Phillies manager Rob Thomson will have multiple options at his disposal to close on any given night, and from the sounds of it, he again won't anoint a closer.

"I kind of like the floating closer, if you will," Thomson said Wednesday in the Phils' clubhouse. "It just gives us a few more options."

Eleven different Phillies relievers had a save last season. Dominguez, Corey Knebel, David Robertson and Brad Hand had at least a handful. Dominguez was clearly their top reliever by season's end, but in the playoffs, the Phillies had five saves and each came from a different pitcher: Zach Eflin, Alvarado, Dominguez, Ranger Suarez and Robertson.
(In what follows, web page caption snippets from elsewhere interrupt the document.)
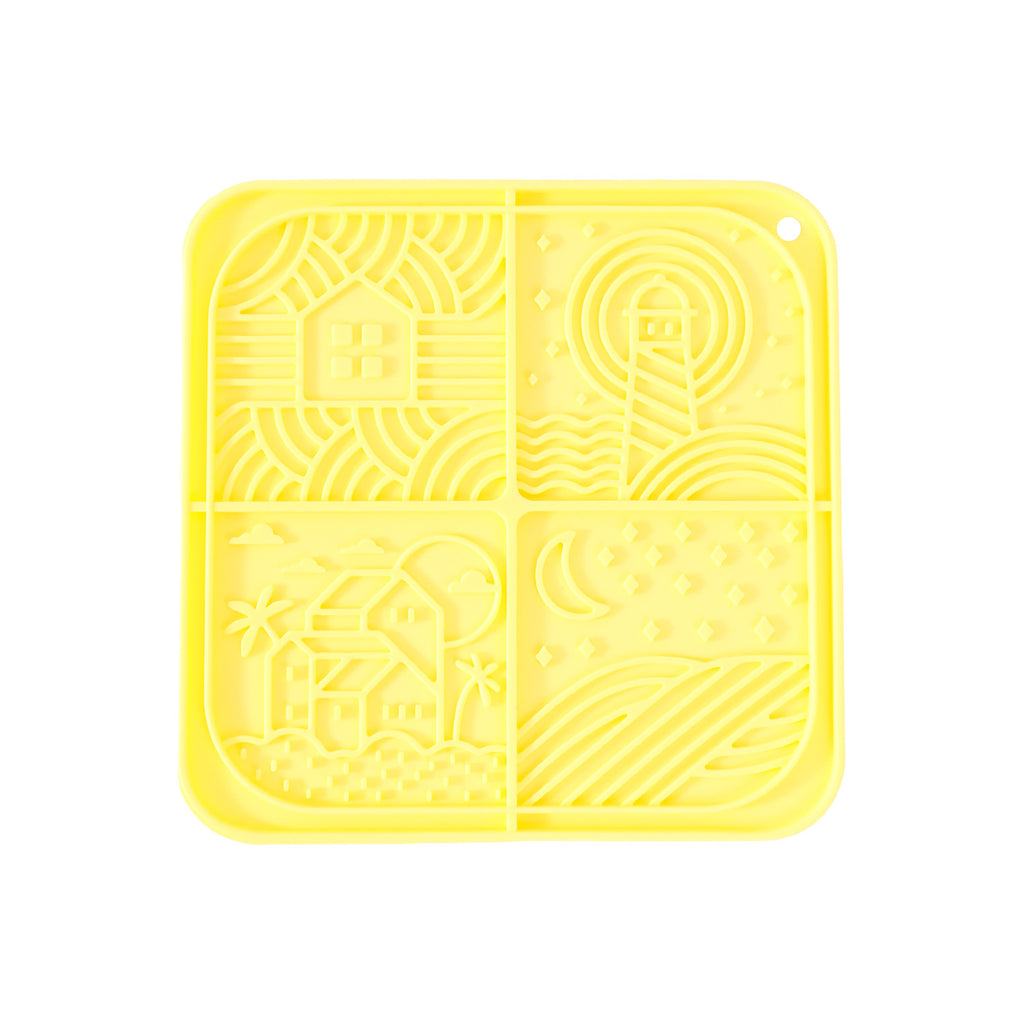 Pet Licking Mat Silicone Pet Slow Food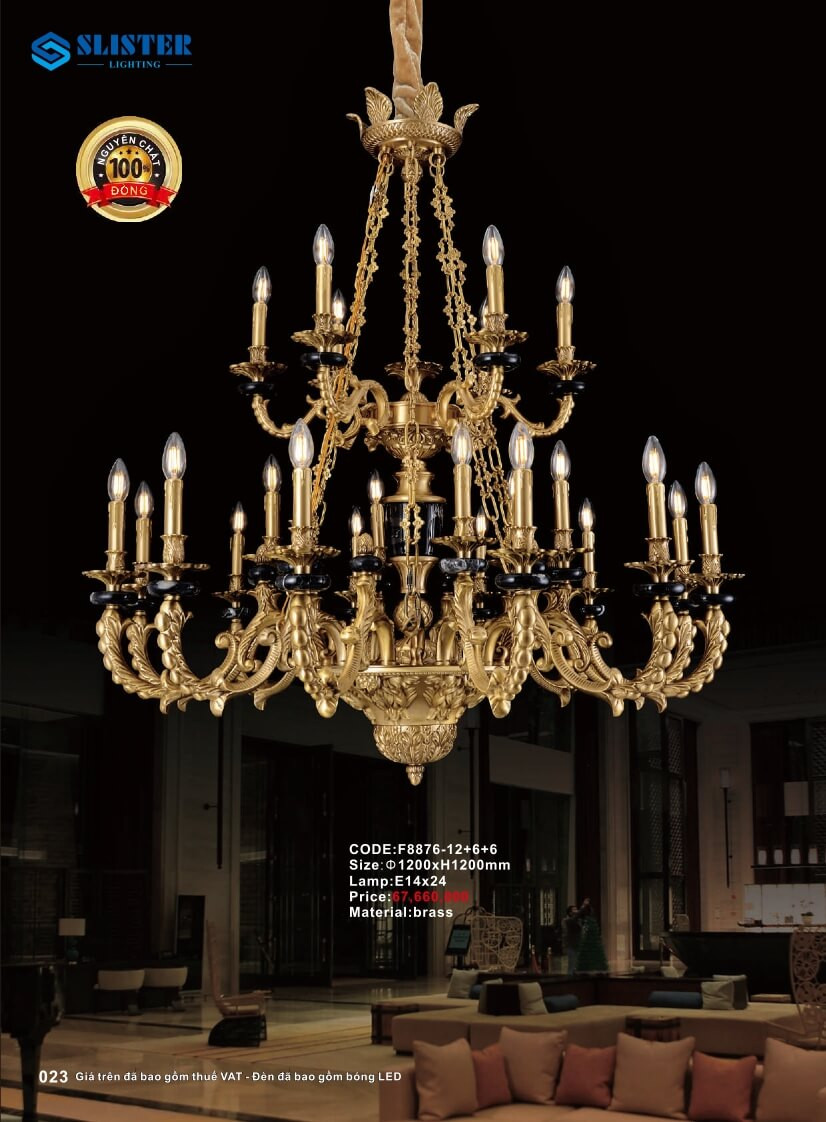 Catalogue đèn trang trí Slister Lighting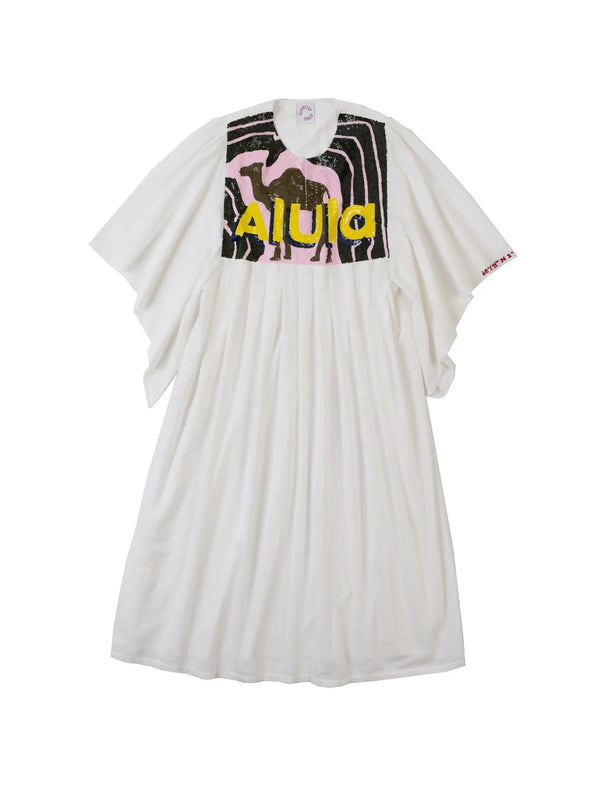 Kilometre Paris Alula Can Only Be Glitter Saudi Arabia White - Yachtwear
Most teams still do name a closer, but bullpen management has changed substantially over the last two decades to the point that managers routinely recognize and feel comfortable using their best reliever for outs prior to the final three. Sometimes the highest-leverage situation is in the seventh or eighth. Sometimes it's Ronald Acuña Jr., Austin Riley and Matt Olson due up in the eighth with Eddie Rosario, Marcell Ozuna and Vaughn Grissom hitting in the ninth. Which trio do you want your best reliever facing?

"If you anoint a closer, sometimes that guy ends up pitching the ninth inning and it's really a spot someone else can take advantage of, and that guy might take a spot where it's not the best area to pitch," Thomson said.
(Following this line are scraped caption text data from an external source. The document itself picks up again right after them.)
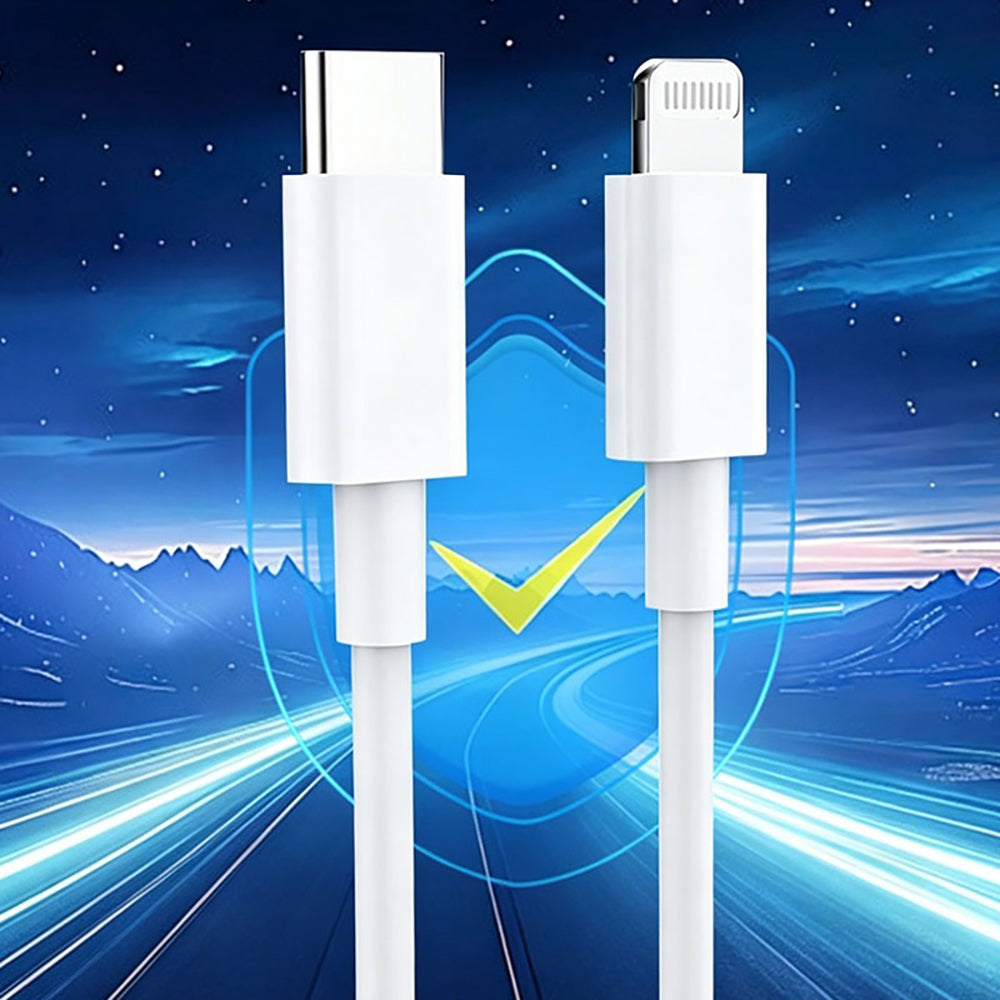 Micflip A01 Type-C to Lightning MFI Sertifikalı Data ve Şarj Kablosu 1M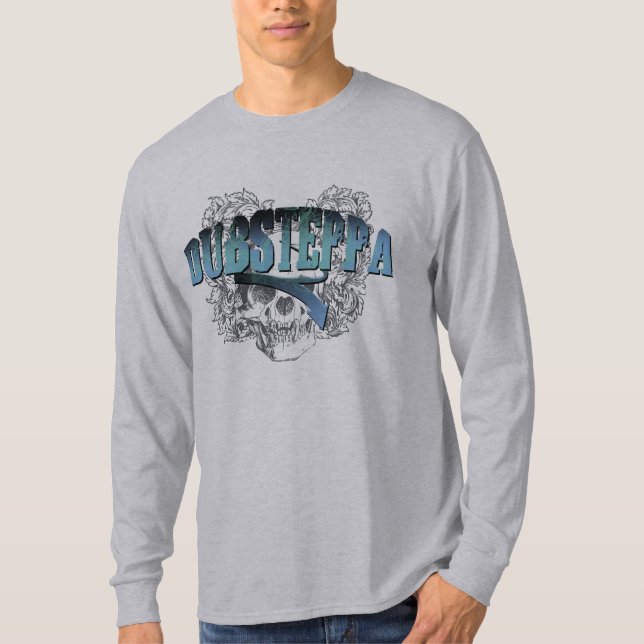 Dubsteppa Skull T-Shirt (Front)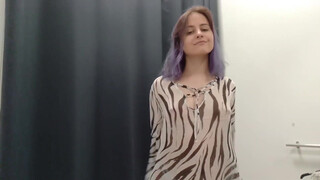 7. Relaxing voice+ cute small TITTIES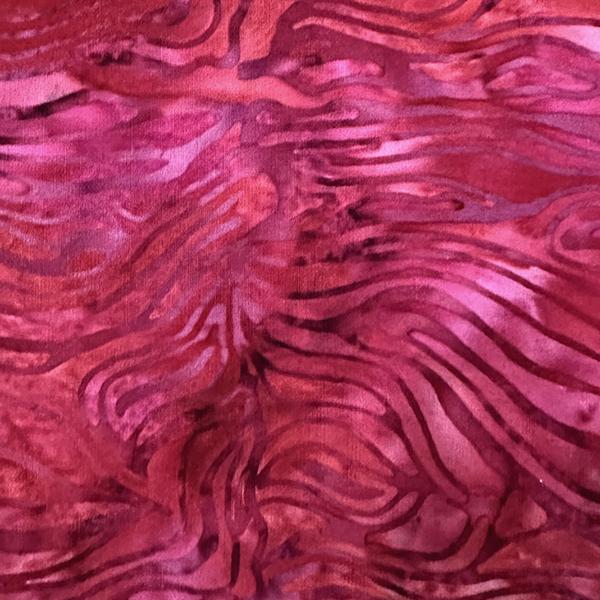 Batik - Bark - Dark Pink & Red - 721402036
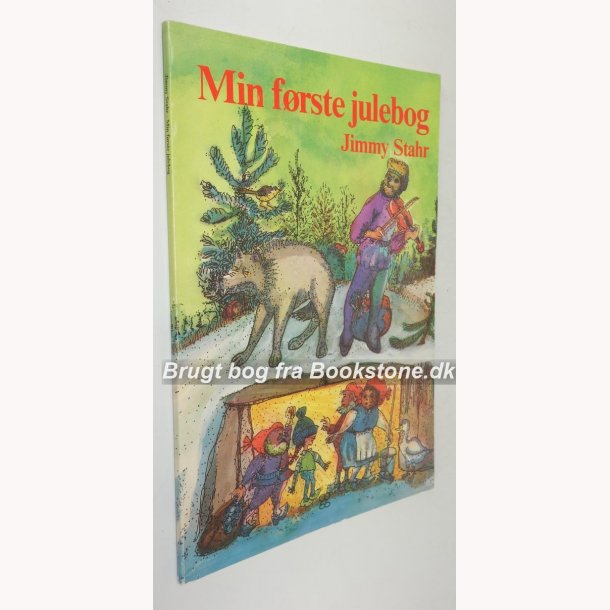 Min frste julebog 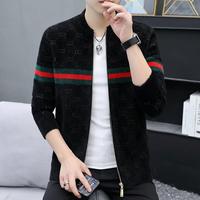 Rundhals ausschnitt Großhandel Slim Fit Strick pullover Langarm Männer Winter pullover für Männer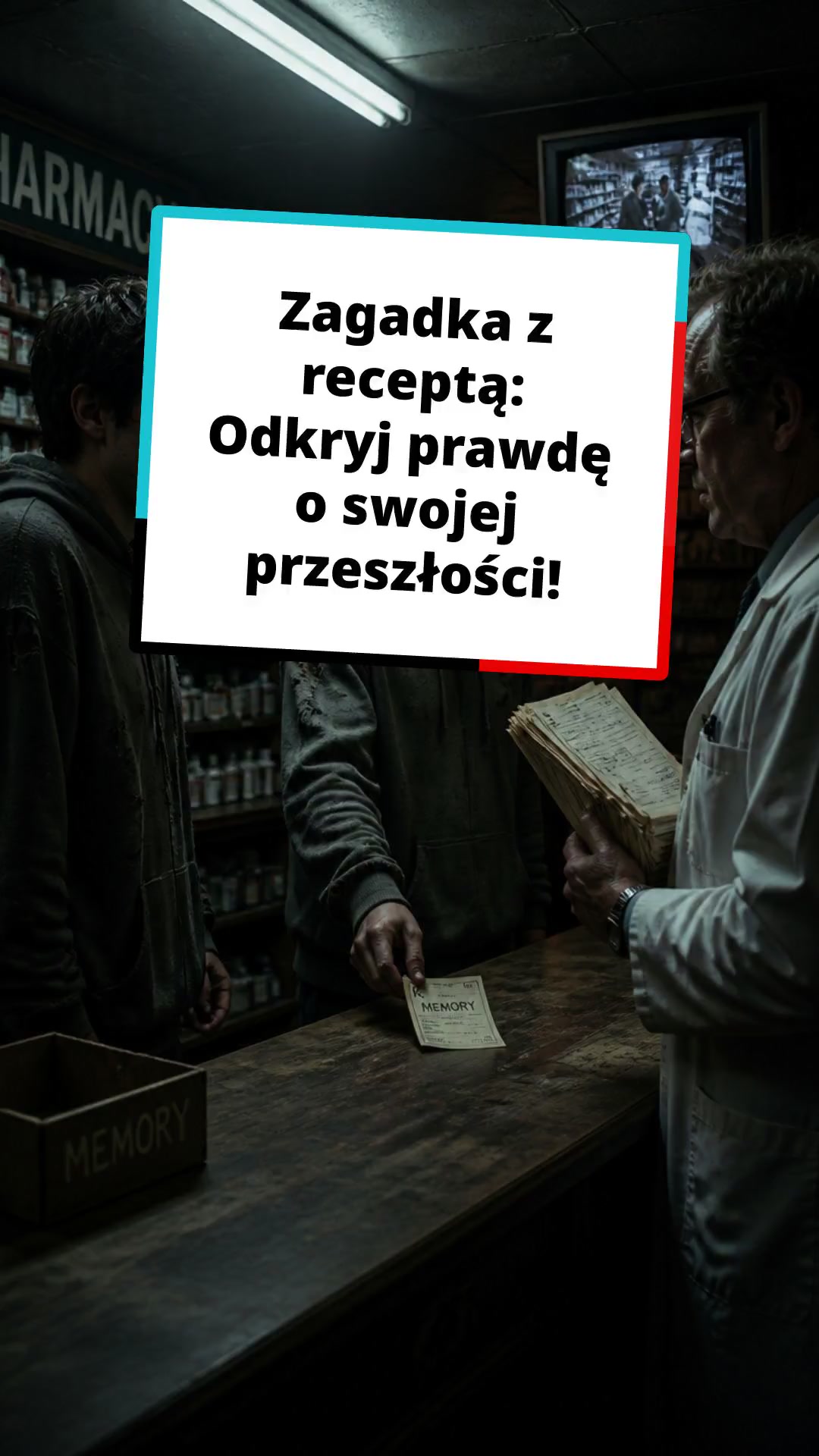 Zagadka z receptą: Odkryj prawdę o swojej przeszłości!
It shouldn't affect most of the Phillies' key relievers. Dominguez, Alvarado and Soto have all spent time as setup men in addition to closing. The Phils' first bullpen signing of the offseason, Matt Strahm, isn't a closer.

Kimbrel is a different story. He has 394 career saves and might be headed to the Hall of Fame someday. The only two brief periods he was used as a setup man (2019 and 2021), he struggled. He had a 0.49 ERA in 39 appearances as the Cubs' closer in 2021, was traded to the White Sox to set up for Liam Hendriks and had a 5.09 ERA the rest of the way. In the shortened 2020 season, he posted a 5.28 ERA as the Cubs mostly used Jeremy Jeffress to close.

The Phillies signed Kimbrel to a one-year deal worth $10 million, the same contract they gave Knebel last season. Knebel began the season as the Phillies' closer but was removed from the role in mid-June after blowing four saves in the span of 11 opportunities. He was eventually lost for the season to an arm injury but still led the team with 12 saves.

It seems more likely this season that the Phillies have several players with 8 to 10 saves than one guy with 35.

"Unless somebody steps up and is completely dominant," Thomson said. "You're gonna have to give guys days off so having that depth in the bullpen is really big. I think it worked pretty well last year with the way we did it."
Does it make it more difficult to get your relievers to buy in, particularly if they're entering a new situation like Kimbrel and Soto?

"It does if they're not having success, and usually that's because we've put them in the wrong spot," Thomson said. "If you put them in the right spot and they have success, I think they're good."

Whoever ends up closing, this has a chance to be a very good Phillies bullpen given the velocity, overall stuff and experience. Kimbrel, Soto and Alvarado have all had trouble throwing strikes at various points throughout their careers and their collective control will go a long way in determining the success of the bullpen and the 2023 Phillies as a whole.